> [What you need to do] In the cottage garden article, condense the paragraph beginning "Focal points, such as boulders" into a short bulleted list that keeps its main facts.

Introduction
Planning a cottage garden, but not sure where to begin?
This article contains some simple ideas to inspire you on how to create a cottage garden which requires low maintenance.
Stacy Ling writes that a cottage garden is: “Characterized by a charming, informal design with a mix of plants.
Cottage gardens evoke a sense of rustic, old-fashioned beauty that is often associated with the English countryside.”

English Cottage Gardens
The ethos of cottage garden landscaping is to create a garden spilling over with colour and scent. Quintessentially, the style is relaxed, cosy and informal.
Tumbling planting weaves and tangles together.
Julie Martens Forney, writing in Better Homes and Gardens:
“Cottage gardens bubble in cheerful tangles of flowers that form a kaleidoscope of hue and texture.”
Cottage Garden Style

When designing a cottage garden, the aim is to build an abundant tapestry of colours using native plants that flower at different times of the year to give interest throughout the year.
Planting spills over paths, trellises, arches, fences and walls.
Focal points, such as boulders, rustic benches and water features are to be found surrounded by scented flowers. Paths are winding, and built from natural materials.
Cottage Garden Ideas
When planting a cottage garden, keep your plans simple.
The cottage garden design is haphazard rather than formal.
Aim to avoid planting in straight lines when planning your flower beds and borders in order to keep that natural appearance.
Sketch out on a piece of paper where you’d like your focal points to be, and what you’d like them to contain.
Traditional cottage gardening mixes shrubs with bulbs and flowers and vegetables, so don’t feel like you need to have patches of certain sorts of plants in square beds.
Cottage Garden Focal Point Ideas
A focal point could be something as elaborate as a paved seating area, or as simple as a container of bright, perennial flowers.
You may decide to create a water feature from an old ceramic sink, filled with waterplants.
A trellis or screen can make a beautiful focal point: make it attractive by training a flowering climber up it, such as honeysuckle or clematis.
Obelisks add height and interest and can showcase a beautiful flowering creeper, such as the Scarlet Runner Bean or the Mandevilla.

Create A Backdrop for your Cottage Garden
The flowerbeds and borders of your cottage garden should be crammed with planting which covers the soil completely.

(Transcribed page contents)
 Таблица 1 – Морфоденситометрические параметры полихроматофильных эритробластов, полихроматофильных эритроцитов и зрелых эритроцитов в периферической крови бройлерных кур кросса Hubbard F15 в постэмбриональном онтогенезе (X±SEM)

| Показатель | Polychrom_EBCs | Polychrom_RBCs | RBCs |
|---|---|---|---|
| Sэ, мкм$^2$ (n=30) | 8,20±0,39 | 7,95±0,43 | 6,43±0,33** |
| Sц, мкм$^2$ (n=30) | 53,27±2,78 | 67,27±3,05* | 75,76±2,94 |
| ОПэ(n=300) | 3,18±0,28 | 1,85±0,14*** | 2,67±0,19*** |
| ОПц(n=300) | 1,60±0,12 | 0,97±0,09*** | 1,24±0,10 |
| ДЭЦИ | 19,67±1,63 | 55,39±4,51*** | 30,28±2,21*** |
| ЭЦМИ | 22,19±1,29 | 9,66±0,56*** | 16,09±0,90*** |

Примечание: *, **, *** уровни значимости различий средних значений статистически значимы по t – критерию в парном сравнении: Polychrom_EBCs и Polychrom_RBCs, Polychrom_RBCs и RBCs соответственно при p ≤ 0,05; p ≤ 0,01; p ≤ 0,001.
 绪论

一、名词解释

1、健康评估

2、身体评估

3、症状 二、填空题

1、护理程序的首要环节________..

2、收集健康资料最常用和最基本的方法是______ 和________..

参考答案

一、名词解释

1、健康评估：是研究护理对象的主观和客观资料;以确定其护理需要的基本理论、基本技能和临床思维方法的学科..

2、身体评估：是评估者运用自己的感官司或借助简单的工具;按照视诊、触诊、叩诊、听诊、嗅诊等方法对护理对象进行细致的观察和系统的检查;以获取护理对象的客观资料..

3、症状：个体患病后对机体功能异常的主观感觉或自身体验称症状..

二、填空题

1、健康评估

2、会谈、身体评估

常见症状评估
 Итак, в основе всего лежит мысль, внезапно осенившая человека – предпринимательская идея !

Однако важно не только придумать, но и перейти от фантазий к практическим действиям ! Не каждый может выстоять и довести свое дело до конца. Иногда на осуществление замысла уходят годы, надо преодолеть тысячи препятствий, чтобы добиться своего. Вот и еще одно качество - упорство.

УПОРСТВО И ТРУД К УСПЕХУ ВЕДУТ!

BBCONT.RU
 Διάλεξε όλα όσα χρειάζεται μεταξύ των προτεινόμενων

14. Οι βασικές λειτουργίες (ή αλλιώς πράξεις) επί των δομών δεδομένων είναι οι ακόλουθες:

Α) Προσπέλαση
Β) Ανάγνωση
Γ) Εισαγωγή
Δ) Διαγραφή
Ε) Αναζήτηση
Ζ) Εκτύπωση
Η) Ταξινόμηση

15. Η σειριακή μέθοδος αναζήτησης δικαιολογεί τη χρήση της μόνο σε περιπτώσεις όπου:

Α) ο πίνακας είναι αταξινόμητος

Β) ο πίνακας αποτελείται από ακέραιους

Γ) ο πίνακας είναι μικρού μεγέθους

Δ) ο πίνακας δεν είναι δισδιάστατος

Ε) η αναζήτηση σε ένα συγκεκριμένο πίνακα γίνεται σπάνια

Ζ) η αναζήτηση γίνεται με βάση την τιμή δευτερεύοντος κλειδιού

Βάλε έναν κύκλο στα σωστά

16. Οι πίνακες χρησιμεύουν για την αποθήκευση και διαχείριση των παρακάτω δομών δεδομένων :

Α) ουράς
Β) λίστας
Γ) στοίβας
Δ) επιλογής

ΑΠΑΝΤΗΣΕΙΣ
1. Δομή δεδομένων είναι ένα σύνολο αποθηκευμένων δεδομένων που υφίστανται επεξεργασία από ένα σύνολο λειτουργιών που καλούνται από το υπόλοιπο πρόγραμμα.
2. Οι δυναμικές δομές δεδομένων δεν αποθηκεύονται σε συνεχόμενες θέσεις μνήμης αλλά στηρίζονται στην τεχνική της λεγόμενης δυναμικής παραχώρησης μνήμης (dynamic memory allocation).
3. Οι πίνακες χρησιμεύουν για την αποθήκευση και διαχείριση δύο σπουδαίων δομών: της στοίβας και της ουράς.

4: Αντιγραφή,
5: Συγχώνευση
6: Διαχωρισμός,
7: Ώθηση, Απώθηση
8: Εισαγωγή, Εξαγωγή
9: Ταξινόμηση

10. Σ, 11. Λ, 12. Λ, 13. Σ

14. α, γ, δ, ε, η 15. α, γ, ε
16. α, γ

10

> [Response area]
- Focal points such as boulders, rustic benches and water features are surrounded by scented flowers.
- Paths are winding and made from natural materials.